やっと今の状況を理解した私に、遅れて恐怖が襲ってくる。
「だっ…誰、ですか…」
震える声で静かに問う。
「…」
「離してくんない?…ガク」
口を開く気配のない人物に大和さんが話しかける。
え、が、楽さん…?
「…やっぱりお前には叶わねーわ」
この声、やっぱり楽さんみたい…。
「アリス、お前を傷付ける事はしない。ただ、テン…王の元へ案内するだけだ」
「なりません」
すかさず壮五さんが口を開く。
「彼女を黒の国へなど連れて行かせません」
ヒュッと風を切る音が耳を掠めると同時に目元を圧迫する温もりが消える。
急な光に一瞬目が慣れず瞬きをする。
「ソウ…お前怖いって…」
大和さんが呟く。
目が慣れると視界に映る壮五さん…と私の方へと伸びる剣。

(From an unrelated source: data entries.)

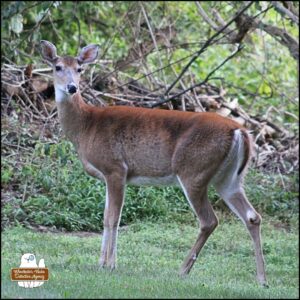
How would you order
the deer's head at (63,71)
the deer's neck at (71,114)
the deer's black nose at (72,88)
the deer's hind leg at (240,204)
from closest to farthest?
the deer's hind leg at (240,204)
the deer's black nose at (72,88)
the deer's head at (63,71)
the deer's neck at (71,114)

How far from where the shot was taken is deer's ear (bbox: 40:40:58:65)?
359 inches

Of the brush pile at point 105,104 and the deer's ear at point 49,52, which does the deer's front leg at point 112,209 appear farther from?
the brush pile at point 105,104

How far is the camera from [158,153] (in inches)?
339

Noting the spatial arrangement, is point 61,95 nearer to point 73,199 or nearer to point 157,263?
point 157,263

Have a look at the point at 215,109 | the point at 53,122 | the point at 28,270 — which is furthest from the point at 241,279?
the point at 215,109

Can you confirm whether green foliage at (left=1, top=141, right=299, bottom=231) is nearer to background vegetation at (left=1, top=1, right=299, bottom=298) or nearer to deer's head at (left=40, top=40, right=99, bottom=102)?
background vegetation at (left=1, top=1, right=299, bottom=298)

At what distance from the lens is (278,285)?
26.7 feet

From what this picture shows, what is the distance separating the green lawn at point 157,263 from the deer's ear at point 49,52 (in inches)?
73.9

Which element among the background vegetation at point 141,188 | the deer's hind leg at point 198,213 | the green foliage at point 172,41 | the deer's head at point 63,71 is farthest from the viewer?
the green foliage at point 172,41

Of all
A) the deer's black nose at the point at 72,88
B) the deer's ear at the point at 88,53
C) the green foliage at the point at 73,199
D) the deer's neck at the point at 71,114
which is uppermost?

そっと横目で見ると私の顔の真横で剣先が止まっている。
「っ!?!?」
「流石エース、アリスには傷一つ付けずに俺の手を…」
壮五さんが剣を持っていない方の手で、恐怖で固まる私を引き寄せる。
それも束の間。いつの間にか手にしていたのだろう、楽さんが銃口を向けて瞬時に引き金を引く。
「きゃ…!」
「大丈夫」
壮五さんが目にも留まらぬ速さで銃弾を切る。
…え、銃弾を、切る?
カラン、と音を立てて足元に落ちたものは真っ二つになった銃弾らしきもの。
「噂通り…いや、それ以上だな」
また引き金を引こうとする楽さん。
どうして。怖い。嫌、死にたくない。
「ーっ!」
身体が熱い。
目の前が白く霞んでいく。
誰かの声が頭に響く。
…争いは、許されない。
「アリス!」
大和さんの声でハッと我に返る。
あれ、今、何を…?
「悪いけど、こればかりは手を引いてくんない?」
大和さんが楽さんに詰め寄る。
暫く無言のまま睨み合う2人。
「っ、仕方ない。次は連れて行く」
楽さんがマジックのように姿を消す。
それを見るなり、安心したのか、私は意識を手放した…。